Four years ago, when Denis shut down the lumberyard in Benkelman, a candle shop opened up in its place. Instead of employing two people as the lumberyard once did, Prairie Girl Candle Company has four employees and ships products across the country.

But the odds of another success in Stratton are unlikely, given the economic pressures in the region.

In such a business environment, getting someone else to buy the business is a tough sell.

“You look at the books and you can see from one year to the next that the sales are decreasing,” Denis said. “If you didn't have to borrow money, it would be great, but if you had to borrow and buy a quarter of a million dollars worth of inventory and the same amount for the building, it’s kind of hard to justify that, especially with interest rates and all, the way they’ve been going.”’

Denis said he had a younger couple look at buying the business, but couldn’t justify to them having to borrow money to try to run the place.

“By the time you paid off your loan and all that, you wouldn't be living on a whole lot,” he said. “There’s things that pay a lot more than this does, is the bottom line.”

As Denis enters into retirement, he says he still feels bad about shutting down the business, but he’s ready to have the freedom to travel the world and see family more often.

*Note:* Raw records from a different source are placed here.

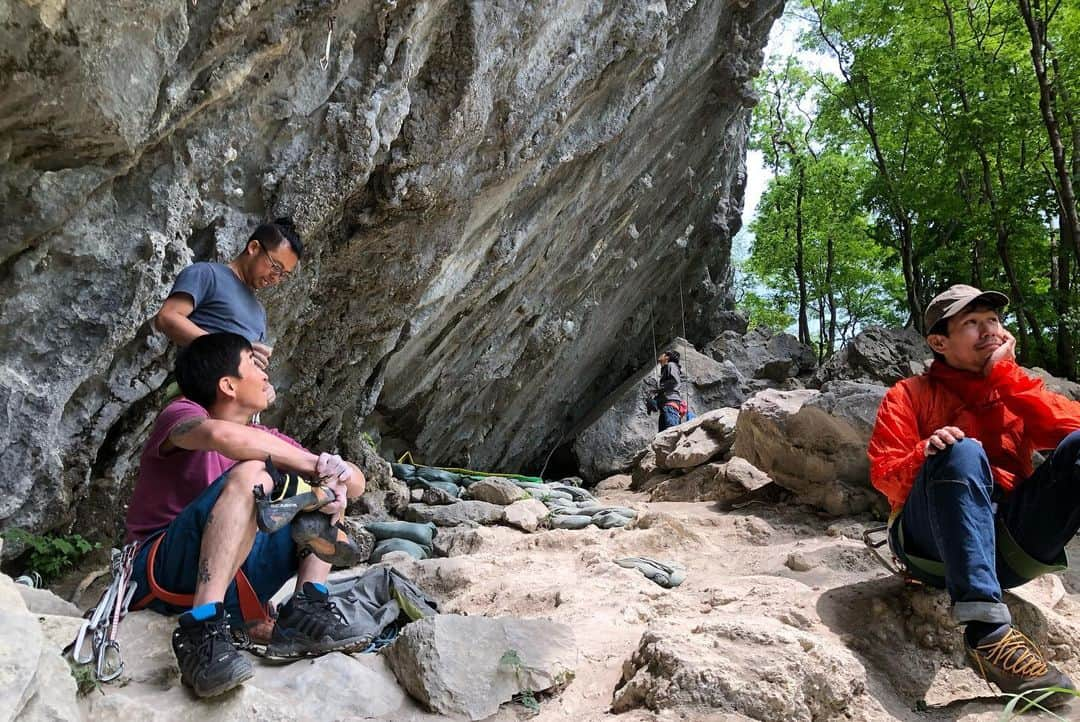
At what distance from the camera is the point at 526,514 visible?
260 inches

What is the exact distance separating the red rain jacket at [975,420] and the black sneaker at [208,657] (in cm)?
263

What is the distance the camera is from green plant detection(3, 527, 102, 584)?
435cm

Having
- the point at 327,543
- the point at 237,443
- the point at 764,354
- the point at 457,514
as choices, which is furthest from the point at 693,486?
the point at 764,354

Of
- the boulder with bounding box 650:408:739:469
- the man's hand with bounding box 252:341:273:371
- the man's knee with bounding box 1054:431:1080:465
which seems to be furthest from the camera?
the boulder with bounding box 650:408:739:469

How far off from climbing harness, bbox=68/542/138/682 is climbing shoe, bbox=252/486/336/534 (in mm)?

California, Utah, Alaska, Scotland and Norway are already on his bucket list.

“I'm not going to say Stratton’s going to shrivel up and die, because I'm not here, but I don't think it's going to help anything,” he said. “And I feel bad about that, but there’s a point where you’ve got to take care of yourself and I think I’m there.”

League Builders Supply remains for sale as a business, while the building itself is currently listed for $250,000.